Bert,
I am just not sure how much I would go along with these things being “advanced.” I find much appraisal literature lacks even a fundamental understanding of arithmetic to the point that inverse operations are portrayed as separate “approaches” and “methods” that only varied in the report because of rounding error – replete with extensive explanations based on appraisal and economic theories attempting to “reconcile” the differences in the final reconciliation section of the report.
A second and related factor, for me, is recognizing how little we have to scratch surface of deep bodies of knowledge. Just because we have to figure out square footage of triangular areas, doesn’t mean we have to be full-fledged geometricians, reciting Euclid. Same thing with regression. We are just using a few mathematical tools that are also used by others.
Understanding these techniques is more a matter of simple vision and basic theory rather than profound knowledge. Maybe my viewpoint is tempered because when I first figure these things out, I had to do it with pencil and paper. It’s easy for anyone to understand if you pair two sales that you look at the change of price between them, and then change of square feet, and even just divide in your head to get something like $30/sf. If one does “regression” by hand, one sees that it is just summing all the prices and summing all the square feet (and some squaring and cross-multiplying, yada-yada), and its just comparing them all at once, instead of one pair at a time, and that it works better because the pairs don’t have to be “perfectly matched.” To me, the basic regression formula is just a better formula than the one used for perfectly matched pairs, because it works when the pairs are not perfectly matched (which they never are).
Steven,
1. The adjective "advanced" is in relation to appraiser knowledge. However, Multiple Adaptive Regression Splines, or more generally, "Generalized Additive Models" are actually one of the more "advanced" areas in statistics - even for statisticians - as many of the algorithms have only matured in the last decade. Some of the original works are "Generalized Additive Models" b T.J. Hastie & R.J. Tibshirani, 1990,(Stanford), "Classification & Regression Trees" by L. Breiman & J.H. Friedman, 1984( UC Berkeley & Stanford).

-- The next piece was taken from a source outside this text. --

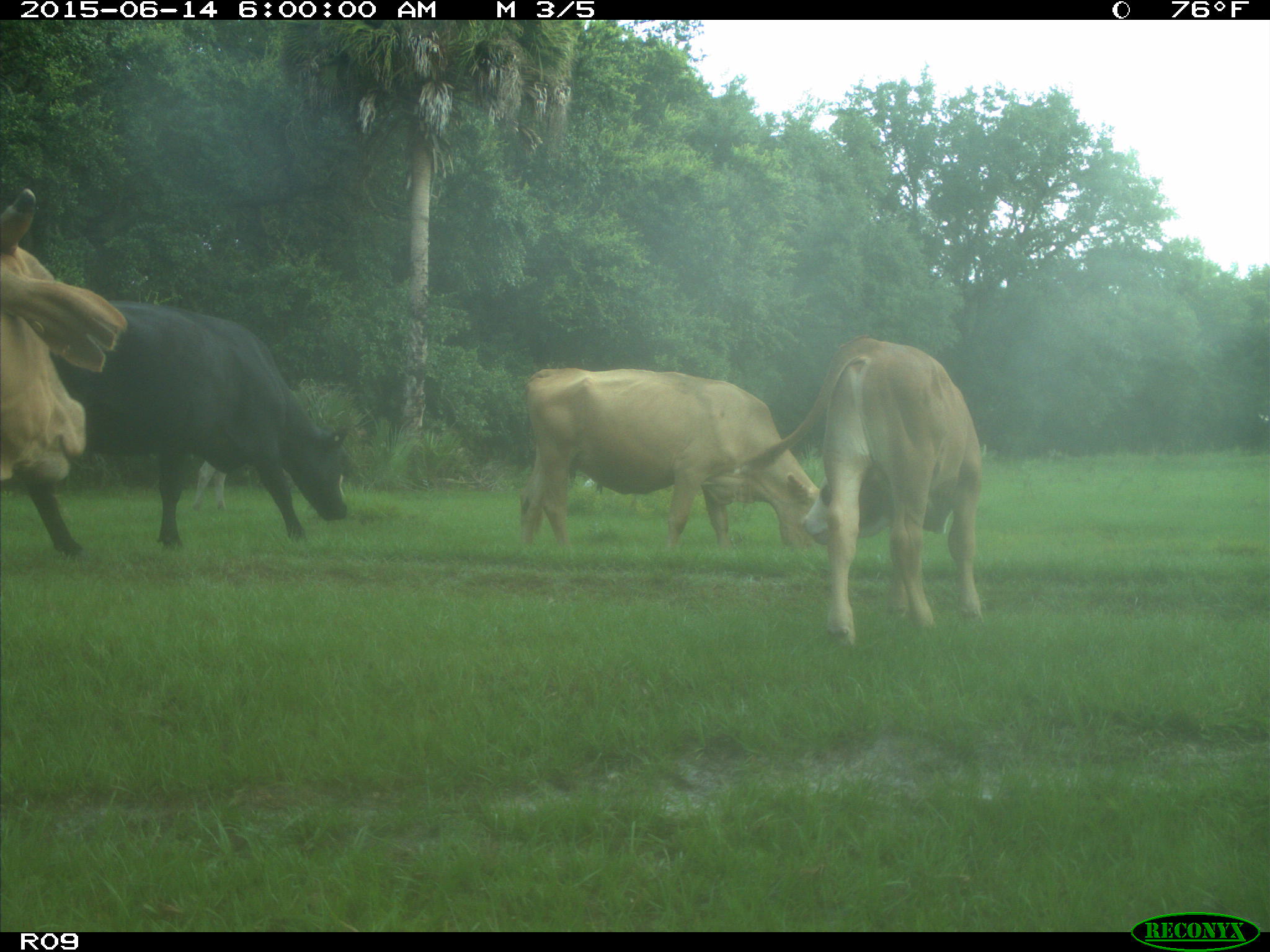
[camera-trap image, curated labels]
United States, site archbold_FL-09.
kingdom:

2. "Understanding the techniques" probably is not as important as understanding the nature of what they are applied to. If you don't believe me, see how far you get reading the two above books!
The best example is GLA, which is almost always the primary VARIABLE factor in contributory value (the major factor being base site value in California). A regression model may kick out a value of $300/sf. In fact, I have models of condos where the value is $1000/sf and high end homes with values of $800/sf. The "technique" does not understand what that means. However, the appraiser has to often have a very good, fundamental, in-depth understanding of the contributory value of various components of a property to put that kind of contributory value in its proper place - and possibly adjust it. This is a subject that takes some time to get into - and I won't try to do it here. Suffice it to say that in my opinion, the percentage of appraisers who could competently deal with this are those with good quality college degrees or who in any case could make it into Mensa or get at least 650 on the math portion of the SAT (and that doesn't guarantee anything of course ... because I know people that have advanced degrees, but have long since forgotten everything related to advanced math and science that they learned when they were young through disuse [very common ... I should know]).
The point here is that it is probably not profitable for a software company to come out with a product that supports regression to any degree. TRAINING would be a major expense. Would appraisers shell out the necessary $$$ for ADEQUATE training?
I am sure that current software products will slowly and incrementally be introduced as minor improvements in existing software ... but the appraisal software companies will be continually testing the market to see if what they are doing is profitable.
The other approach is that, that Snapwire is kind of taking... build a product (theirs is for commercial appraisal) that can, to a greater or lesser extent, work for other markets. That's because valuation sucks as a business. You've really got just one major group (Argus/SnapWire) that takes a majority of the commercial valuation business. Argus has actually has a near monopoly on DCF related products.
Other areas somewhat related to Valuation are far more profitable. For example, look at Pricing software - you see a much different story. (Noting that Pricing should have something to do with Valuation - but is in fact in a completely different ballbark.)